Such an operation model may have a data table composed of, by way of example, a combination (S, A) of which S represents a set of sampled state data and A being an action taken under each state, and W being a weight calculate by a reward. Note that, the output of the evaluation model may be used as at least a part of a reward for calculating such a weight W.

In generating such an operation model, the operation model generating unit 710 may obtain learning environment data representing a state of a learning environment. At this time, if a simulator which simulates an operation in the equipment 10 is used as the learning environment, the operation model generating unit 710 may obtain simulation data from the simulator as the learning environment data. However, the present invention shall not be limited to this case. An actual equipment 10 can also be used as the learning environment. In this case, the operation model generating unit 710 may obtain state data representing a state of the equipment 10 as the learning environment data.

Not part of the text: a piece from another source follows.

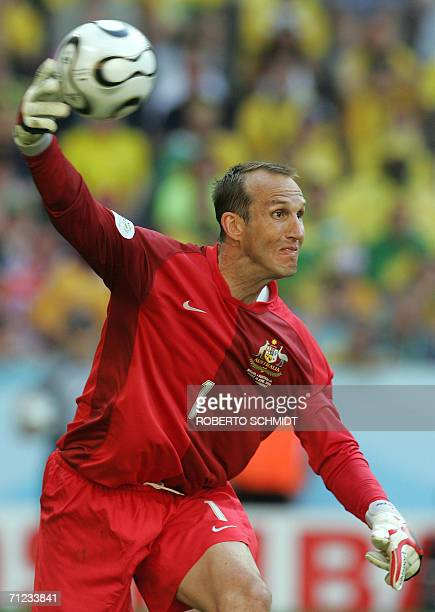 Australian goalkeeper Mark Schwarzer throws the ball back in against Brazil in their opening round Group F World Cup football match at Munich's World...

Next, the operation model generating unit 710 may decide an action randomly, or by using a known AI algorithm such as FKDPP that will be described below, and provide a control target in the learning environment with a manipulated variable based on this action. The state of the learning environment changes in response to this.

Then, the operation model generating unit 710 may obtain learning environment data again. In this manner, the operation model generating unit 710 can obtain a state of the learning environment after it has changed in response to the manipulated variable according to the decided action is provided to the control target.

Then, the operation model generating unit 710 may calculate a reward value based at least partially on the output of the evaluation model. By way of example, the operation model generating unit 710 may calculate, in response to learning environment data representing the state of learning environment after being changed being input into an evaluation model, an indicator output by this evaluation model as a reward value as it is.

The operation model generating unit 710 may not only overwrite a value in a weight column in the data table after repeating the obtaining processing of a state for multiple times according to the decision of such an action, but also update the operation model by adding new sample data that has not been saved previously to a new row in the data table. The operation model generating unit 710 can generate an operation model by repeating such updating processing for multiple times. Generation itself of the operation model may be arbitrarily performed, and thus further details are omitted from description herein. The operation model generating unit 710 supplies the operation model outputting unit 720 with the generated operation model.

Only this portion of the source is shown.